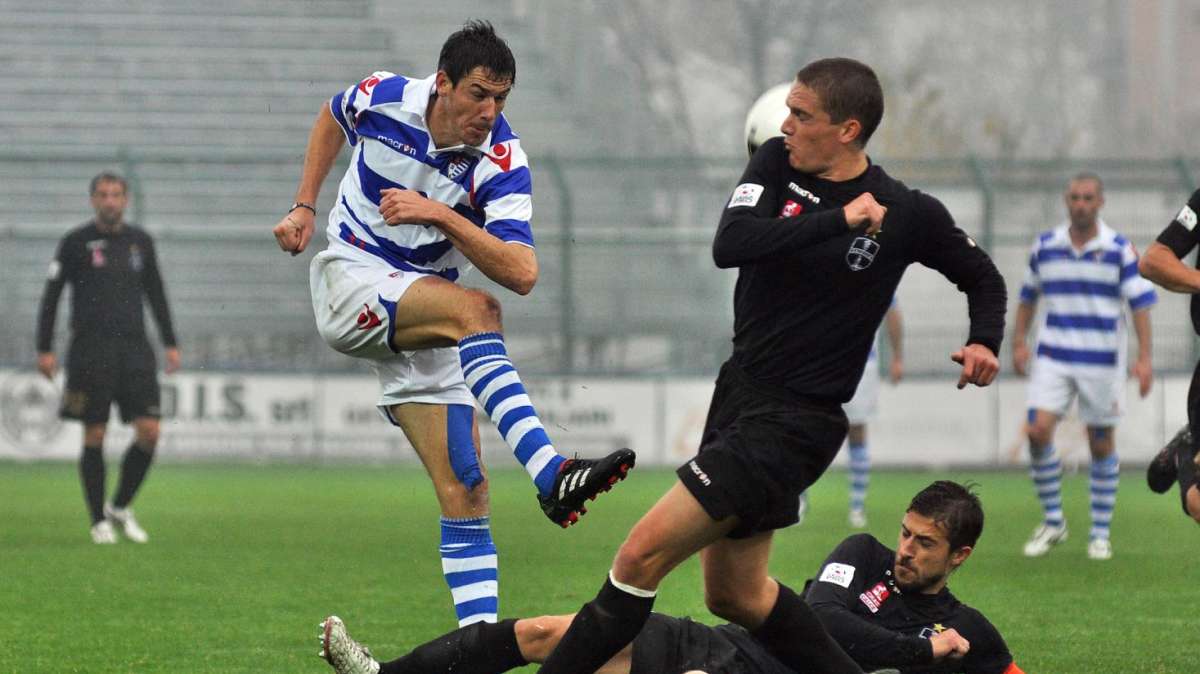 Posticipo 2^ Divisione, sfida per la leadership del Girone A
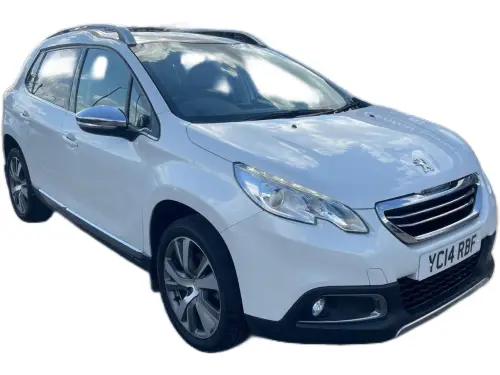 Peugeot 2008 YC14 RBF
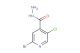 2-bromo-5-chloroisonicotinohydrazide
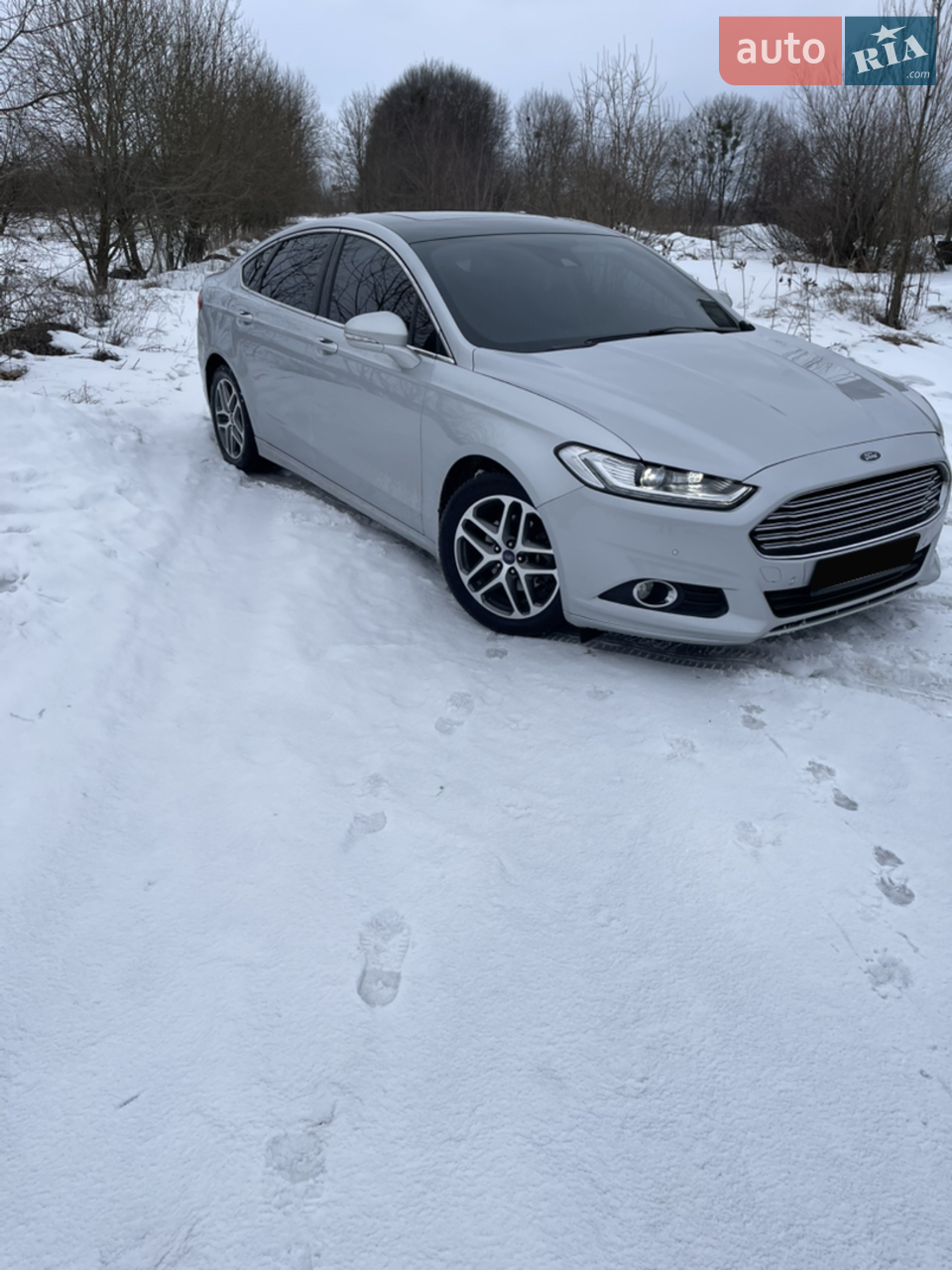 2015 Ford Mondeo - мініатюра 44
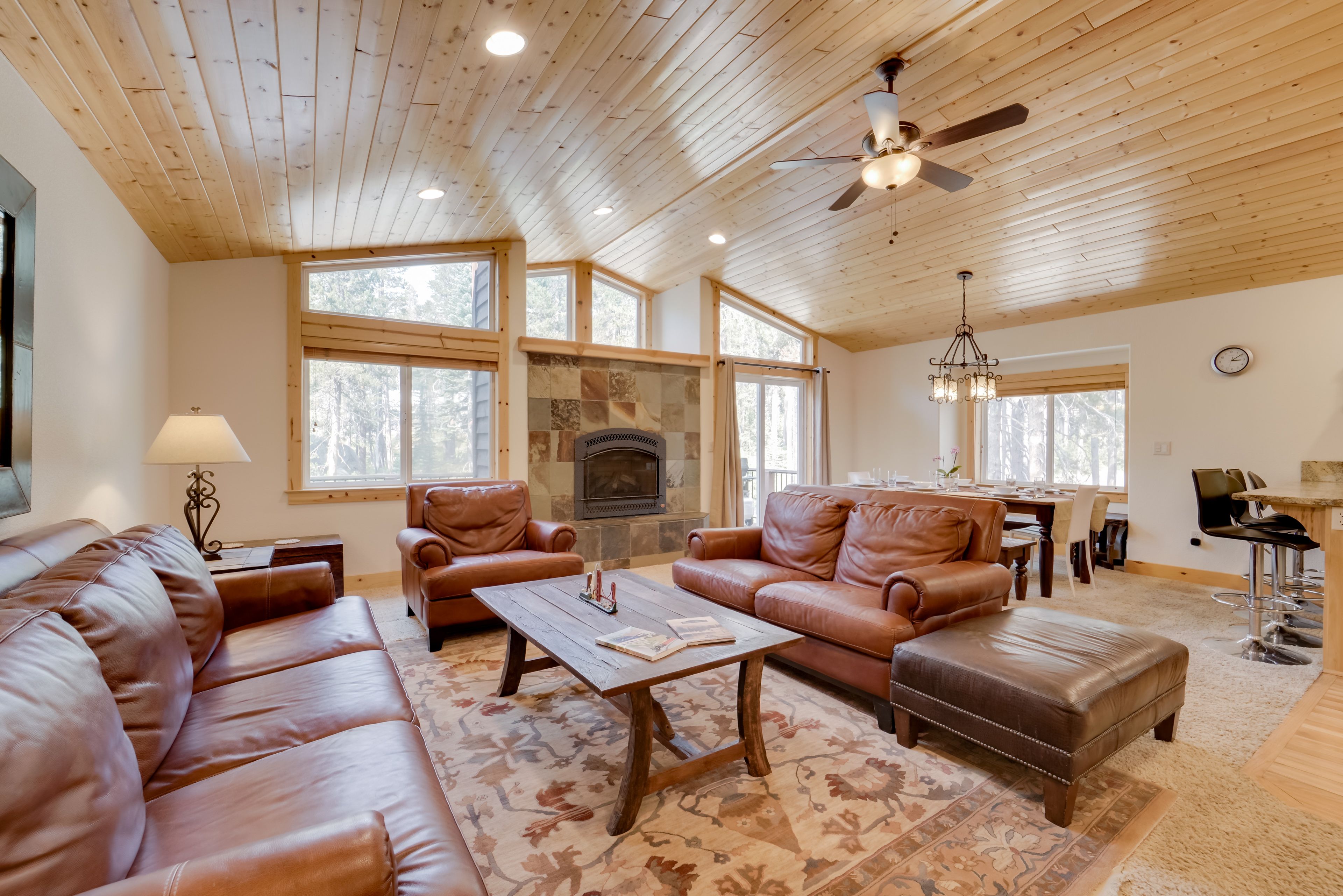 Soda Springs Vacation Rental | 3BR | 2.5BA | 1,644 Sq Ft | Stairs Required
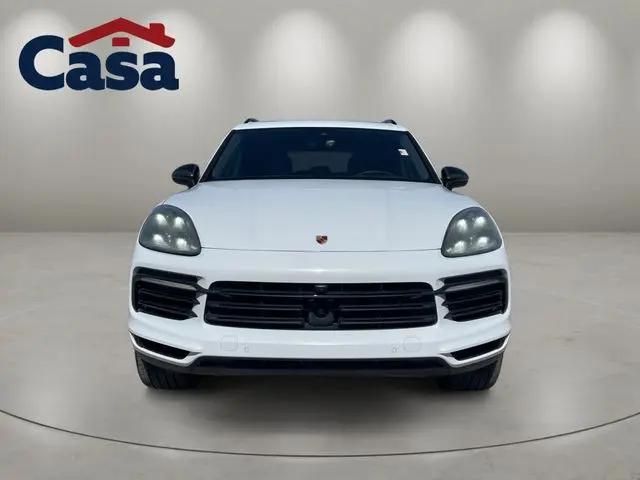 2021 Porsche Cayenne Cayenne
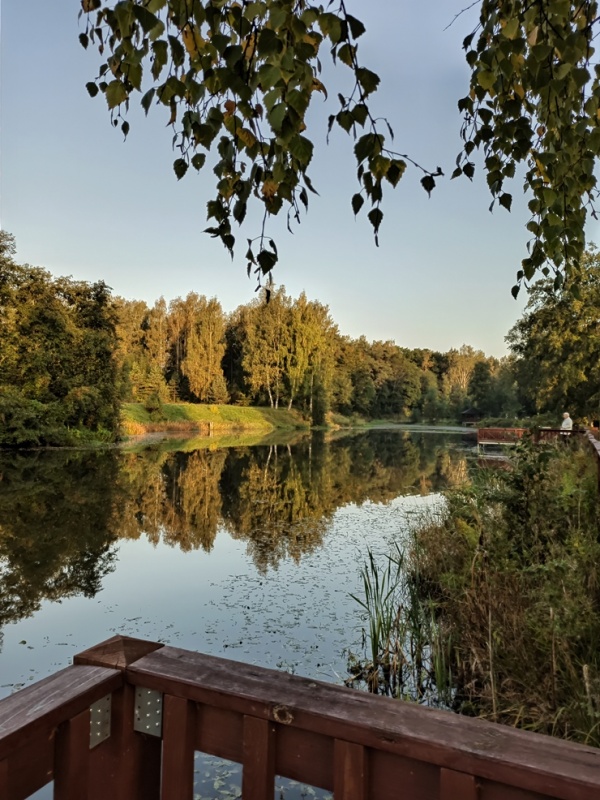 Krāšņā rudens ota pamazām iekrāso Valmieru 291434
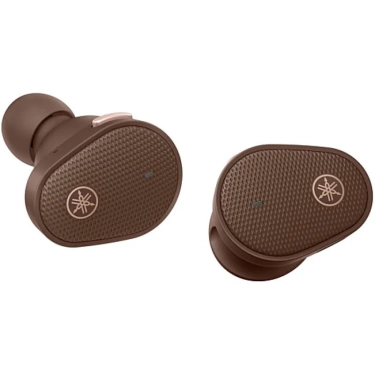 Бездротові навушники Yamaha TW-E5B Brown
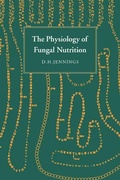 Cover: The Physiology of Fungal Nutrition - Cambridge University Press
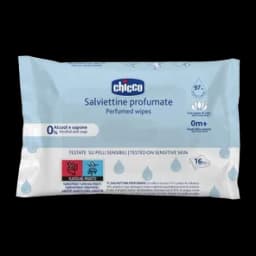 Vlazne maramice Chicco 16 kom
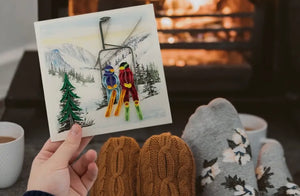 CARD - Ski Season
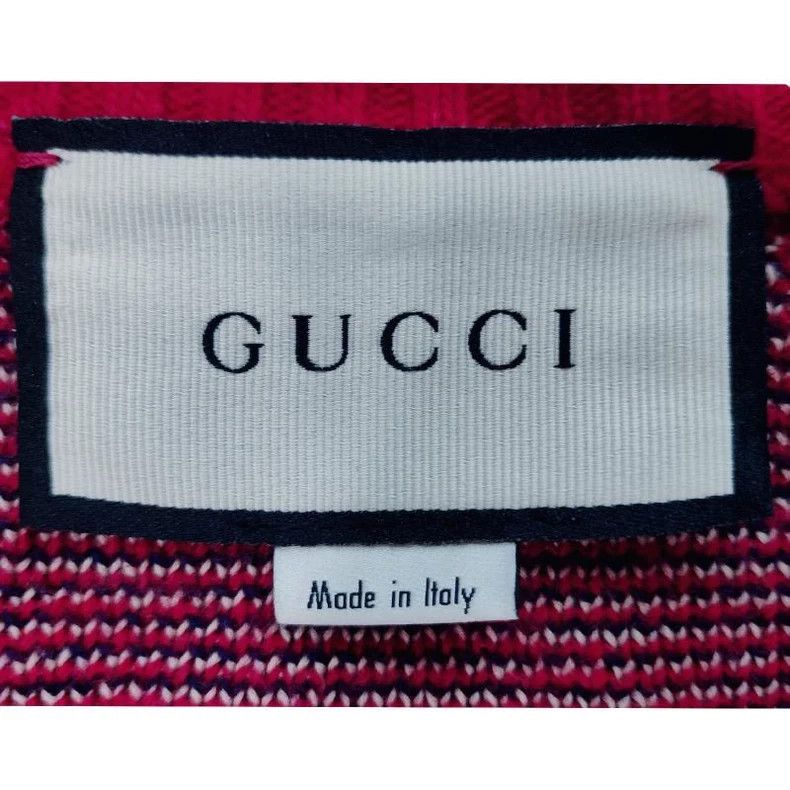 Gucci Gucci Knitted cardigan coat Size XS / US 0-2 / IT 36-38 - 5 Thumbnail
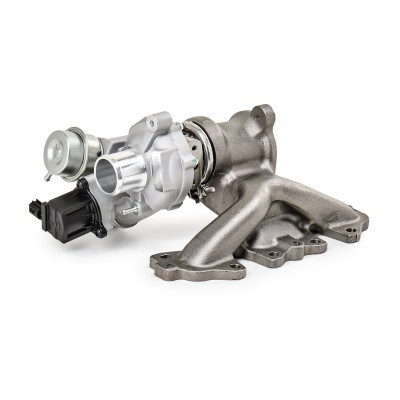 Turbina (Turbosprężarka) RIDEX 2234C12000 2234C12000 - foto 4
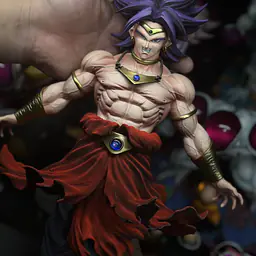 TOP 1 - Broly 5
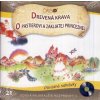 NAJKRAJSIE ROZPRAVKY - DREVENA KRAVA / O PASTIEROVI A ZAKLIATEJ PRINCEZNEJ (1CD) NAJKRAJSIE ROZPRAVKY - DREVENA KRAVA / O PASTIEROVI A ZAKLIATEJ PRINCEZNEJ (1CD)
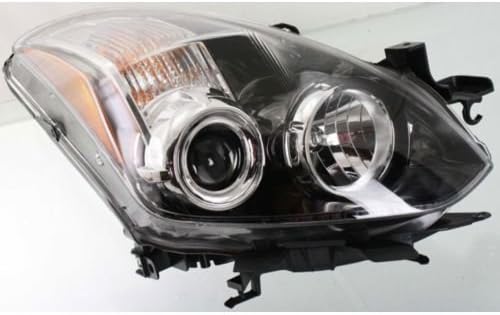 MAPM Premium RH Side Headlamp Light Composite Assembly For Nissan Altima 2010-2013 Coupe - NI2503191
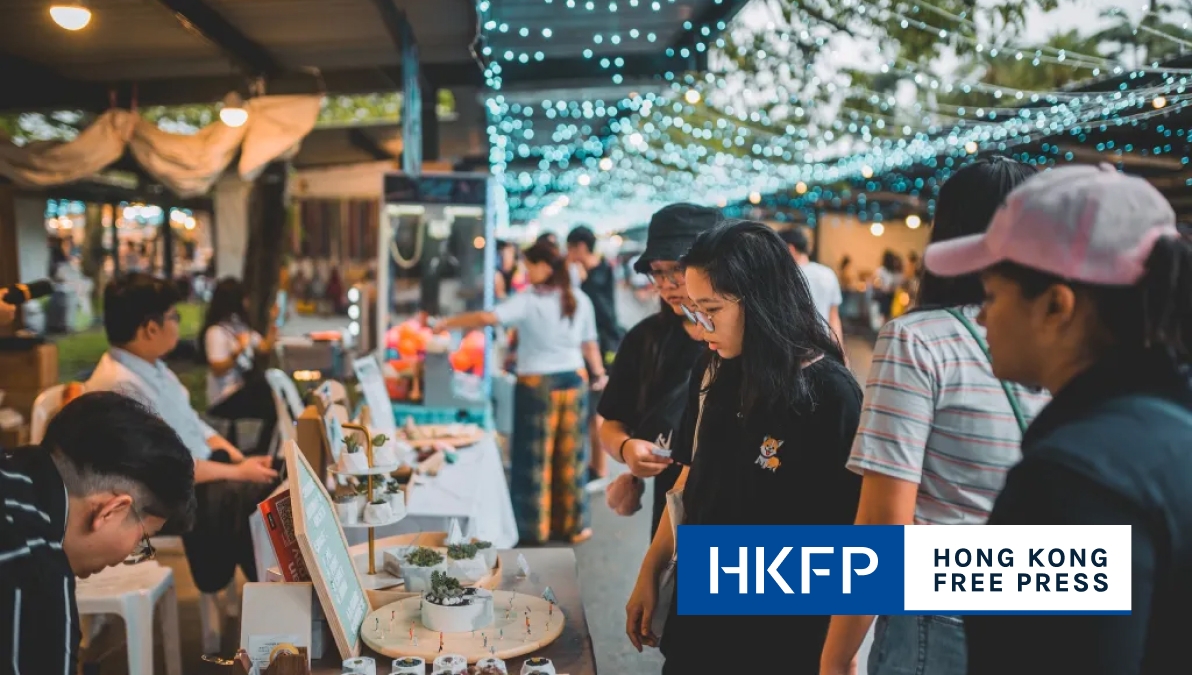 Flea market Artbox at Kai Tak Sports Park postponed without reason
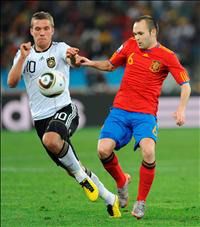 Iniesta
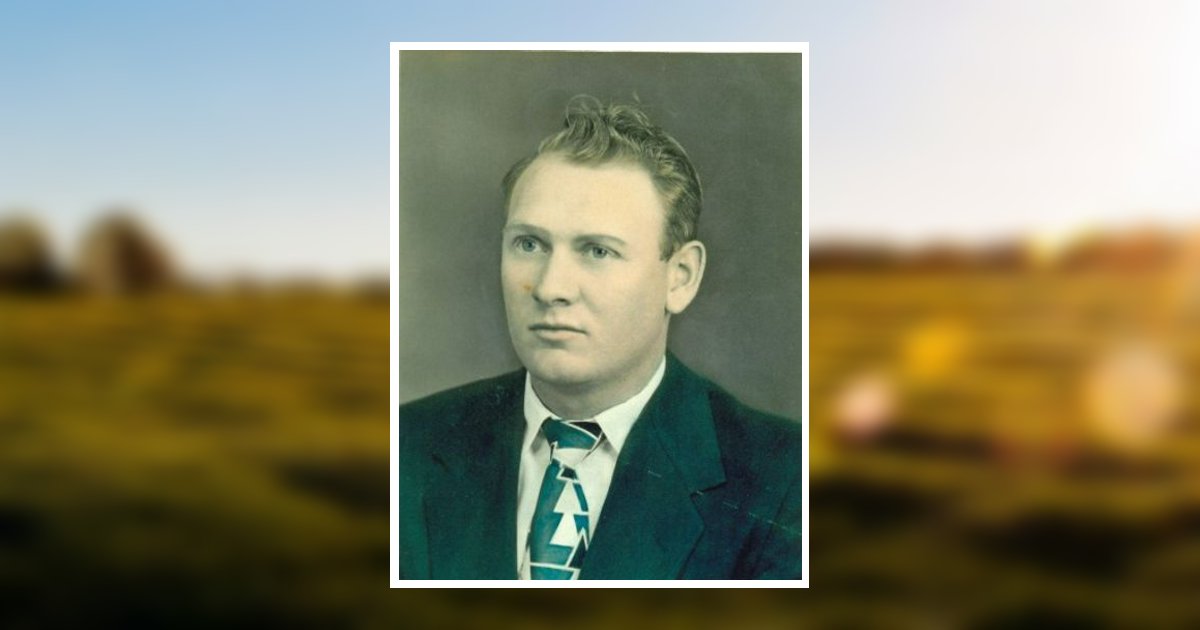 Billy Loyd Bradshaw Obituary November 21, 2023 - LaGrone Blackburn-Shaw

----

* [WHAT THE TASK ASKS]:
Leaving the pictures out, print every line of the listing exactly.

* [RESPONSE]:
 Posticipo 2^ Divisione, sfida per la leadership del Girone A
 Peugeot 2008 YC14 RBF
 2-bromo-5-chloroisonicotinohydrazide
 2015 Ford Mondeo - мініатюра 44
 Soda Springs Vacation Rental | 3BR | 2.5BA | 1,644 Sq Ft | Stairs Required
 2021 Porsche Cayenne Cayenne
 Krāšņā rudens ota pamazām iekrāso Valmieru 291434
 Бездротові навушники Yamaha TW-E5B Brown
 Cover: The Physiology of Fungal Nutrition - Cambridge University Press
 Vlazne maramice Chicco 16 kom
 CARD - Ski Season
 Gucci Gucci Knitted cardigan coat Size XS / US 0-2 / IT 36-38 - 5 Thumbnail
 Turbina (Turbosprężarka) RIDEX 2234C12000 2234C12000 - foto 4
 TOP 1 - Broly 5
 NAJKRAJSIE ROZPRAVKY - DREVENA KRAVA / O PASTIEROVI A ZAKLIATEJ PRINCEZNEJ (1CD) NAJKRAJSIE ROZPRAVKY - DREVENA KRAVA / O PASTIEROVI A ZAKLIATEJ PRINCEZNEJ (1CD)
 MAPM Premium RH Side Headlamp Light Composite Assembly For Nissan Altima 2010-2013 Coupe - NI2503191
 Flea market Artbox at Kai Tak Sports Park postponed without reason
 Iniesta
 Billy Loyd Bradshaw Obituary November 21, 2023 - LaGrone Blackburn-Shaw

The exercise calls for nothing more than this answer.